Thousands of Glasgow’s women took to the streets of Glasgow in the largest dispute of its kind since the Equal Pay Act was introduced. Here are some key FACTS to counter the MYTHS surrounding Glasgow’s long-standing equal pay dispute.
The Equal Pay Strike – Myths and Reality
1. The Unions agreed to the Glasgow pay system but are now suing against their own agreement
UNISON vetoed the Workforce Pay and Benefits Review (WPBR), walked out of the invalid job evaluations, protested to the council and launched mass litigation against the scheme. This is also reflected in the Council report implementing WPBR, which asked for consent to impose changes using mass dismissals if necessary. WPBR is not a union agreement, never was.

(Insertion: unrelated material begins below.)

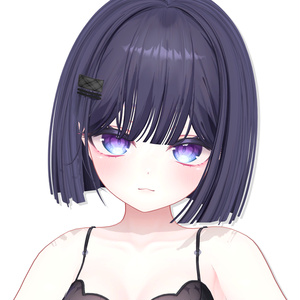 🏖️GOOD BYE SUMMER 50% SALE 【12アバター対応】 Lily Bob Hair 缩略图 12
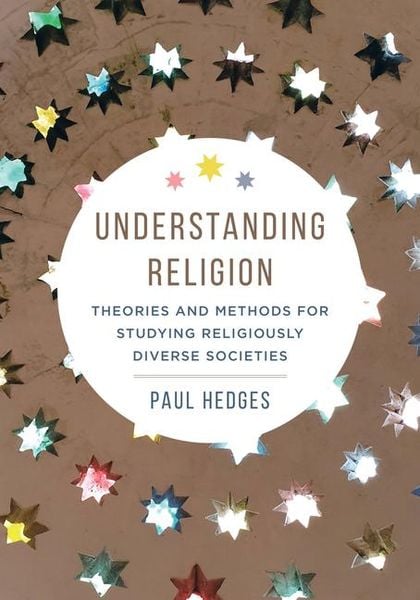Produktbild: Understanding Religion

2. If the unions had employed their industrial muscle on this long before now we wouldn’t be in this position
No current Scottish pay system has faced more disputes and legal conflict than WPBR. There have been 14 separate WPBR disputes in 11 years and 10 strikes. Nearly 6,000 workers have been balloted in WPBR disputes and 3,500 have taken strike action. In parallel with the strikes there are 12,500 legal claims, many of which date back to 2008. Militancy is not the issue. The Equality & Human Rights Commission identified discrimination during a statutory investigation in 2010.
They notified the council but the report was suppressed. Early action would have ended discrimination and saved money if Glasgow Councillors had kept on top of the dispute, but as Councillor Aitken correctly revealed, councillors did not meet to discuss equal pay between 2006 and 2018.
3. The reasons for the strike do not justify strike action
Nothing agreed, nothing proposed and nothing offered. No wonder the members are angry. The parties agreed a joint timetable with clear stages or milestones at the start. In August the council missed their milestones, tore up the timetable and told the unions there would be no money until April 2019. We shared that information openly with the members, as a trade union should. The reaction was as clear as it was predictable. The call for strike action was overwhelming. This is a member led campaign and the members are angry. Very angry.
4. The women don’t know why they are striking because the union misinformed them
The members meet at least once a month to plan and execute their campaign. The members went to the Court of Session and there were 30 claimants at the recent tribunal. They know how the scheme was designed, they know about the EHRC cover up, they know the detail of the 42 point settlement plan and they know the council tore it up. They have battled through 14 disputes over 11 years and they know this is the end of a long battle. The women know the reason for the dispute because it was the women who called the strike. It’s that simple.
5. The unions know that council officers are carrying out the instructions of the council leader
Cllr Aitken told the officials to end the EHRC cover-up and produce the report in full. In fact she told them three times. But we are still waiting for the truth behind the cover up. Councillor Aitken asked for a time table with milestones and dispute resolution. The officials missed the milestones, tore up the timetable and refused to go to mediation before 2019. Was that what the officials were instructed to do? We genuinely don’t think so.
6. Any delay in making payments is due to the strike, not the actions of the council
The claimants’ representatives have been available to talk, without condition, since December 2017. It was the council who left the talks in response to the strike notice. The strike does not delay settlement. What delays settlement is the council’s attitude to the strike – their decision to walk away shows a lack of respect for low paid women. Every dispute is settled by discussion. The only way forward is to talk.
7. The unions escalated the campaign when the SNP defeated labour in 2017
With 6000 workers in 14 disputes, 10 strikes and 8,000 legal claims the campaign was very assertive against the Labour administration. What escalated the scale and significance of the campaign even further was the Court of Session decision in August 2017. Labour presided over the WPBR years and the SNP administration has set a course towards equality. Accepting the Court of Session ruling and removing WPBR were strong decisions that have received credit from the workforce and their representatives. But the unions are clear – we are in dispute with the employer, not the elected members. Party politics is irrelevant.
8. The unions are covering their backs for their discrimination over the last 12 years
This briefing sets out our actions. We vetoed WPBR before it was adopted. We commissioned the leading UK expert to analyse its impact after it was imposed and went straight to mass litigation. Every member received advice and we encouraged them to join the campaign. Although we lost the tribunal and the first appeal we kept fighting. In parallel with the litigation we organised Cordia workers against the discrimination within the ALEO policy and Cordia’s daily practices. We closed Cordia down and took the workers home to equality within the council. Working with Action4Equality we had to change the law of equal pay to bring equality to Glasgow. UNISON organised the mass participation of low paid women and removed the discrimination of tribunal fees to restore access to justice for all – in Glasgow and across the UK. We succeeded where the EHRC
failed. This is not “union back-covering”. This is pay equality & pay justice.